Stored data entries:
Begin
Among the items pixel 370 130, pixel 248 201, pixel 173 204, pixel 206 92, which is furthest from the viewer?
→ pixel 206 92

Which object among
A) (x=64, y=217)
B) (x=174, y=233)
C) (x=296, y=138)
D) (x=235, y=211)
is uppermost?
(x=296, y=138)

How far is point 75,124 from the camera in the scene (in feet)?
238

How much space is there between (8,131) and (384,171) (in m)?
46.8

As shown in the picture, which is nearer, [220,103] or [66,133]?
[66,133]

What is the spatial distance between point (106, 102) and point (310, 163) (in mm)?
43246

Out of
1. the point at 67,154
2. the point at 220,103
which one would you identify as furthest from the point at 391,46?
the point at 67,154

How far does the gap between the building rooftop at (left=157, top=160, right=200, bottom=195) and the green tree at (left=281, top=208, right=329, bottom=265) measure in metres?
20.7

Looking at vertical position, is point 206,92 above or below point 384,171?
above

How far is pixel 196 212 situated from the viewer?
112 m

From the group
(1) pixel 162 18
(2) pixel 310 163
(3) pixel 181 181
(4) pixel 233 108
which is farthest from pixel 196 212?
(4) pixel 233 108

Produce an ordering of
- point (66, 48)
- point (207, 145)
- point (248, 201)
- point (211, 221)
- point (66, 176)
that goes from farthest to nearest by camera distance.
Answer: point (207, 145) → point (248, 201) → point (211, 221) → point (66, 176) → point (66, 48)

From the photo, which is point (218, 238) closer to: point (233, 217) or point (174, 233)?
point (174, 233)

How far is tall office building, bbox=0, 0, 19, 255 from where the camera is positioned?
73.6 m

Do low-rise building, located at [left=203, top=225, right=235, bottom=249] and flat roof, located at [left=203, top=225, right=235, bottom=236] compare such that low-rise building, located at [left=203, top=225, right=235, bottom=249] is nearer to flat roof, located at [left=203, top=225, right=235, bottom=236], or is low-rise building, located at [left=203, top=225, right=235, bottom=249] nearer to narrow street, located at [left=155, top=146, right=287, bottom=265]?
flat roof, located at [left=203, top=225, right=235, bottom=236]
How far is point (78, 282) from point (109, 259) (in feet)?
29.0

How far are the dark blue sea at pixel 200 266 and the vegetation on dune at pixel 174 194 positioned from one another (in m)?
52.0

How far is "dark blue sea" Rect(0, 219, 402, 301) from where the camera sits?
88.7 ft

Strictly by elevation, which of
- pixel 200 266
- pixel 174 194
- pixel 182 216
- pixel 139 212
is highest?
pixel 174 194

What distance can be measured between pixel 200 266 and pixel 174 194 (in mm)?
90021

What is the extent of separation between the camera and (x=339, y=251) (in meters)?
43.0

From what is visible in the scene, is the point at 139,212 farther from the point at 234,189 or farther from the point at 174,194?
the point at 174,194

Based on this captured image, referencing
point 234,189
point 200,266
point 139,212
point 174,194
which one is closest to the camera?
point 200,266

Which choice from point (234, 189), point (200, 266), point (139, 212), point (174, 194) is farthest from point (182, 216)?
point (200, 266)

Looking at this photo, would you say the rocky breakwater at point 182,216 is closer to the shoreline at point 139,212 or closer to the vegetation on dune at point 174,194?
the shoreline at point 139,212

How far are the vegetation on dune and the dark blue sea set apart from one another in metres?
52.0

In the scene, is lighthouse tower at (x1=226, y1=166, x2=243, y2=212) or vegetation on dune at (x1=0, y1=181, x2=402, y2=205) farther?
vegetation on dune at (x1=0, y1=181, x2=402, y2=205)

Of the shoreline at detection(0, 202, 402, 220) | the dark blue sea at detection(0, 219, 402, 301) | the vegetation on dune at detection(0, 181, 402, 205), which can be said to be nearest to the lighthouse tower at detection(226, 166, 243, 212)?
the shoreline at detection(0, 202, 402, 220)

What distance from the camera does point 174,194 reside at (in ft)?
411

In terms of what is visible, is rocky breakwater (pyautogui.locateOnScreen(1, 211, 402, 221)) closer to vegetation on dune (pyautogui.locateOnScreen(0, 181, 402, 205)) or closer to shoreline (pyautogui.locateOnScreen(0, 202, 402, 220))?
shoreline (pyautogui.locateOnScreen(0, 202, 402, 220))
End
REQUIRED WORK: Please restate the records in full, word for word.

THE OUTPUT:
Among the items pixel 370 130, pixel 248 201, pixel 173 204, pixel 206 92, which is furthest from the viewer?
→ pixel 206 92

Which object among
A) (x=64, y=217)
B) (x=174, y=233)
C) (x=296, y=138)
D) (x=235, y=211)
is uppermost?
(x=296, y=138)

How far is point 75,124 from the camera in the scene (in feet)?
238

How much space is there between (8,131) and (384,171) (in m)?
46.8

As shown in the picture, which is nearer, [220,103] or [66,133]?
[66,133]

What is the spatial distance between point (106, 102) and point (310, 163) (in mm)?
43246

Out of
1. the point at 67,154
2. the point at 220,103
which one would you identify as furthest from the point at 391,46?
the point at 67,154

How far does the gap between the building rooftop at (left=157, top=160, right=200, bottom=195) and the green tree at (left=281, top=208, right=329, bottom=265) measure in metres?
20.7

Looking at vertical position, is point 206,92 above or below point 384,171?
above

How far is pixel 196 212 situated from the viewer?
112 m

From the group
(1) pixel 162 18
(2) pixel 310 163
(3) pixel 181 181
(4) pixel 233 108
which is farthest from pixel 196 212?
(4) pixel 233 108

Produce an ordering of
- point (66, 48)
- point (207, 145)
- point (248, 201)
- point (211, 221)
- point (66, 176)
that goes from farthest to nearest by camera distance.
Answer: point (207, 145) → point (248, 201) → point (211, 221) → point (66, 176) → point (66, 48)

From the photo, which is point (218, 238) closer to: point (233, 217) or point (174, 233)?
point (174, 233)

How far is tall office building, bbox=0, 0, 19, 255 from where the camera is positioned?
73.6 m

Do low-rise building, located at [left=203, top=225, right=235, bottom=249] and flat roof, located at [left=203, top=225, right=235, bottom=236] compare such that low-rise building, located at [left=203, top=225, right=235, bottom=249] is nearer to flat roof, located at [left=203, top=225, right=235, bottom=236], or is low-rise building, located at [left=203, top=225, right=235, bottom=249] nearer to narrow street, located at [left=155, top=146, right=287, bottom=265]?
flat roof, located at [left=203, top=225, right=235, bottom=236]
How far is point (78, 282) from point (109, 259) (in feet)?
29.0

How far are the dark blue sea at pixel 200 266 and the vegetation on dune at pixel 174 194 positioned from one another (in m)?
52.0

How far is "dark blue sea" Rect(0, 219, 402, 301) from where the camera sits?
88.7 ft

Strictly by elevation, which of
- pixel 200 266
- pixel 174 194
- pixel 182 216
- pixel 139 212
is highest?
pixel 174 194

What distance can be measured between pixel 200 266 and pixel 174 194 (in mm)?
90021

What is the extent of separation between the camera and (x=339, y=251) (in meters)?
43.0

From what is visible in the scene, is the point at 139,212 farther from the point at 234,189 or farther from the point at 174,194?
the point at 174,194

Based on this captured image, referencing
point 234,189
point 200,266
point 139,212
point 174,194
which one is closest to the camera?
point 200,266

Which choice from point (234, 189), point (200, 266), point (139, 212), point (174, 194) is farthest from point (182, 216)?
point (200, 266)

Looking at this photo, would you say the rocky breakwater at point 182,216 is closer to the shoreline at point 139,212 or closer to the vegetation on dune at point 174,194?
the shoreline at point 139,212

How far are the vegetation on dune and the dark blue sea set apart from one another in metres?
52.0

In the scene, is lighthouse tower at (x1=226, y1=166, x2=243, y2=212) or vegetation on dune at (x1=0, y1=181, x2=402, y2=205) farther?
vegetation on dune at (x1=0, y1=181, x2=402, y2=205)

Of the shoreline at detection(0, 202, 402, 220) | the dark blue sea at detection(0, 219, 402, 301) | the vegetation on dune at detection(0, 181, 402, 205), which can be said to be nearest to the lighthouse tower at detection(226, 166, 243, 212)?
the shoreline at detection(0, 202, 402, 220)

What distance from the camera does point 174,194 reside at (in ft)?
411

In terms of what is visible, is rocky breakwater (pyautogui.locateOnScreen(1, 211, 402, 221)) closer to vegetation on dune (pyautogui.locateOnScreen(0, 181, 402, 205)) or closer to shoreline (pyautogui.locateOnScreen(0, 202, 402, 220))?
shoreline (pyautogui.locateOnScreen(0, 202, 402, 220))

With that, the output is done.